Could you output every record below exactly, leaving out the pictures?

Stored items:

------------------------------------------------

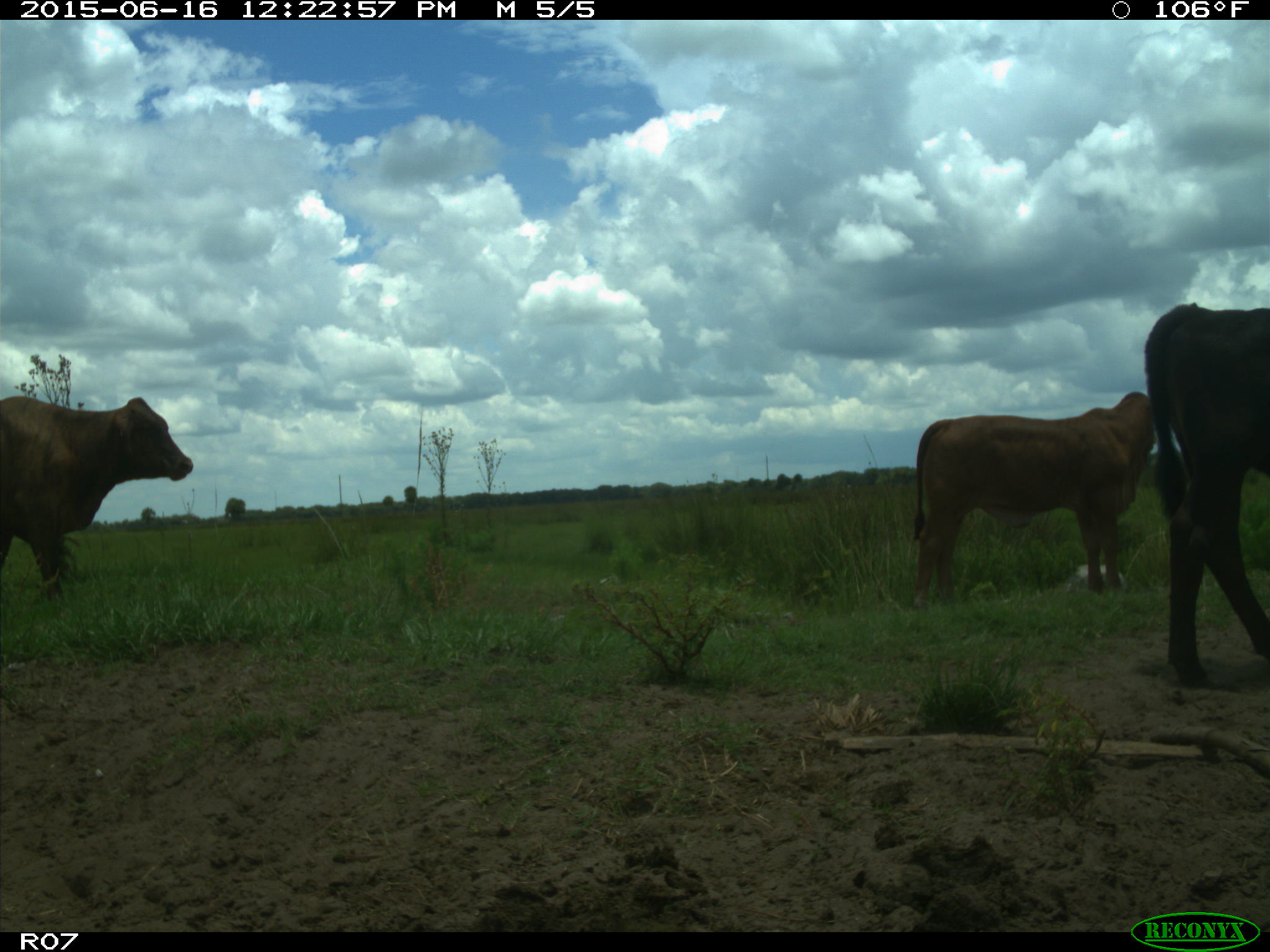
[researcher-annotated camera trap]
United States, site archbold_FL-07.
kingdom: Animalia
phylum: Chordata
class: Mammalia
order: Artiodactyla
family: Bovidae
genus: Bos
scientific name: Bos taurus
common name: domestic cow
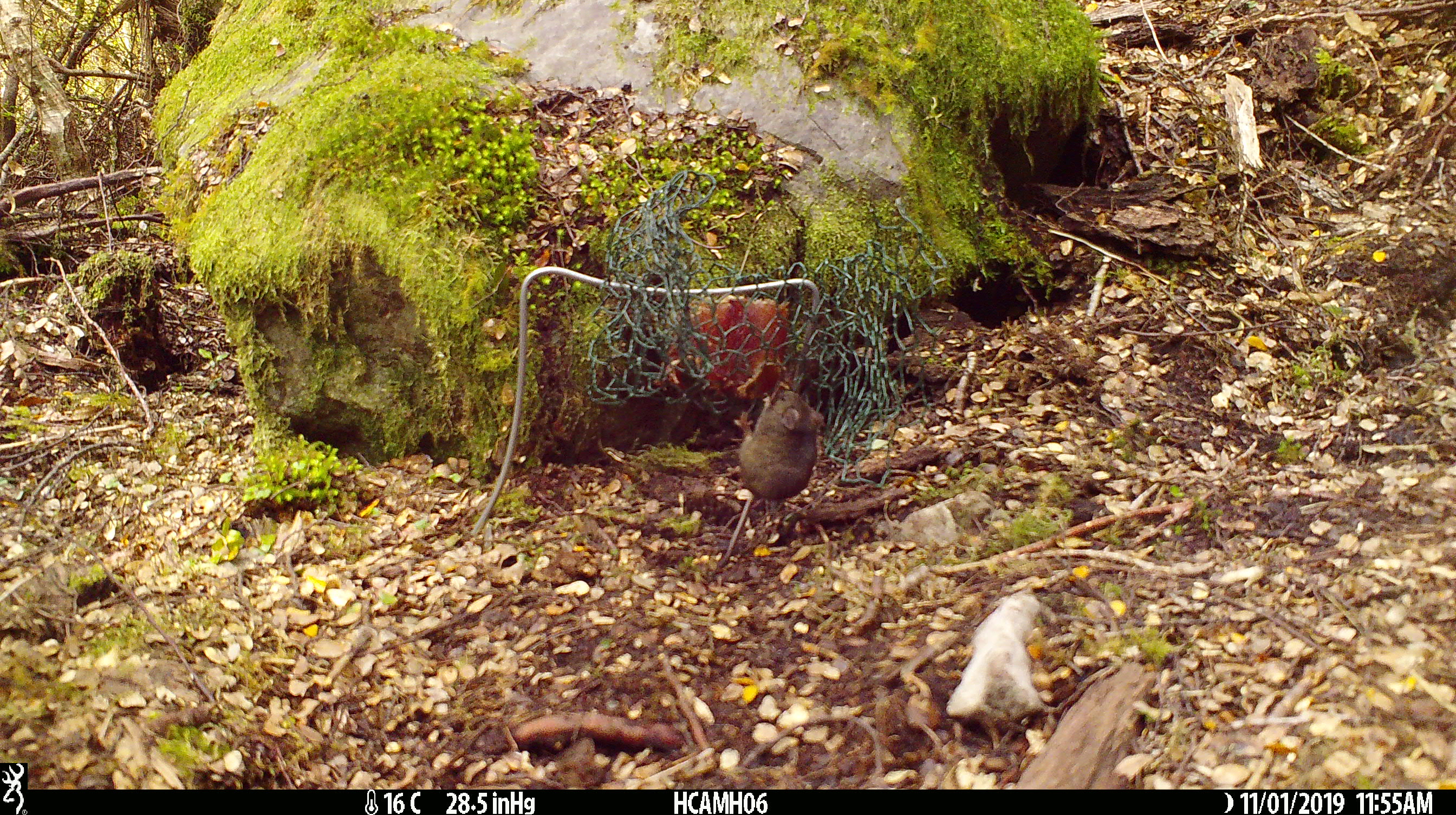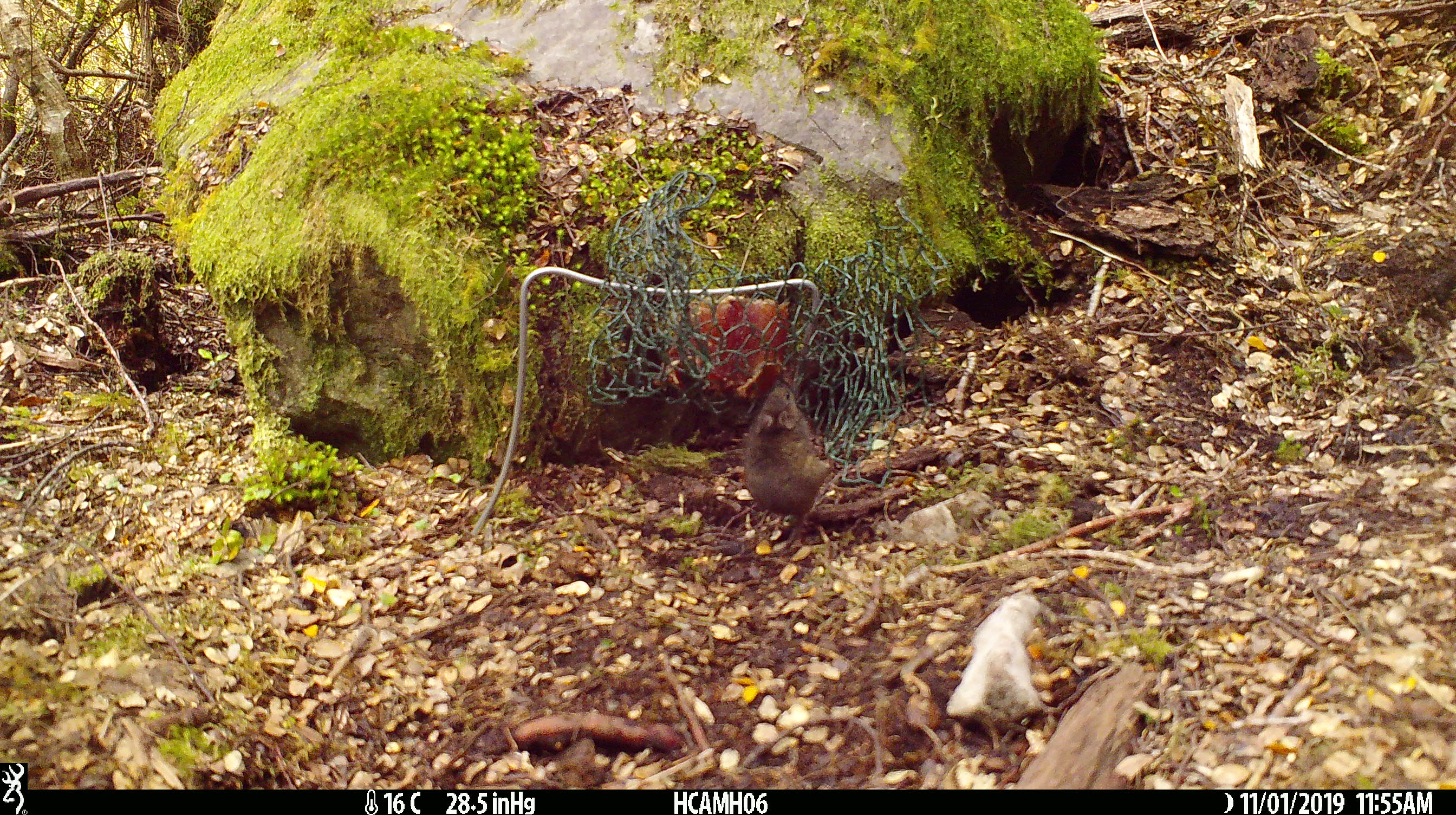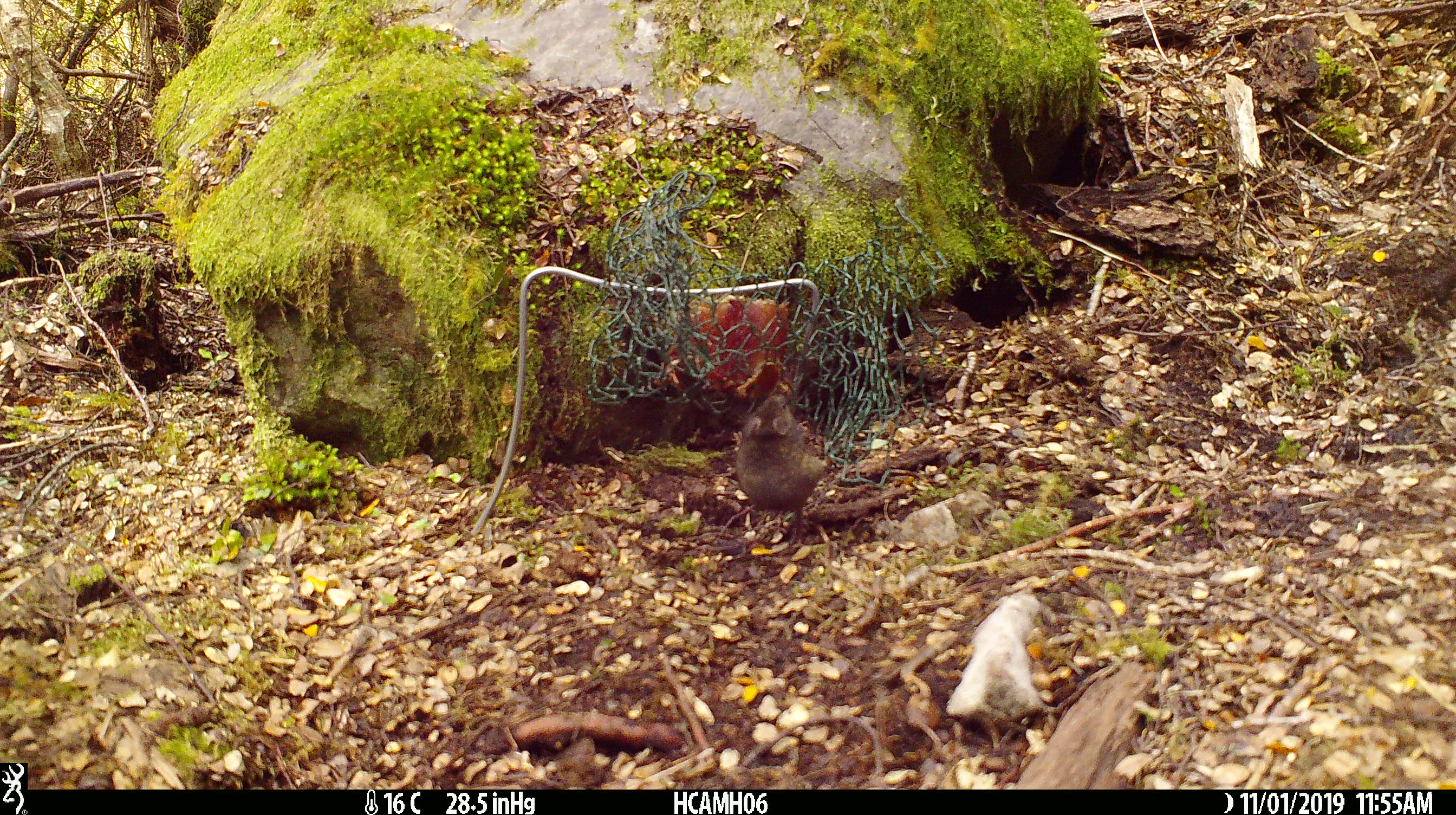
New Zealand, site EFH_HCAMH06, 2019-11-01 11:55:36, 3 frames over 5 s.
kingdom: Animalia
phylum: Chordata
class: Mammalia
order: Rodentia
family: Muridae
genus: Mus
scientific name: Mus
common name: mouse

------------------------------------------------

### [Result of this task]
[researcher-annotated camera trap]
United States, site archbold_FL-07.
kingdom: Animalia
phylum: Chordata
class: Mammalia
order: Artiodactyla
family: Bovidae
genus: Bos
scientific name: Bos taurus
common name: domestic cow
New Zealand, site EFH_HCAMH06, 2019-11-01 11:55:36, 3 frames over 5 s.
kingdom: Animalia
phylum: Chordata
class: Mammalia
order: Rodentia
family: Muridae
genus: Mus
scientific name: Mus
common name: mouse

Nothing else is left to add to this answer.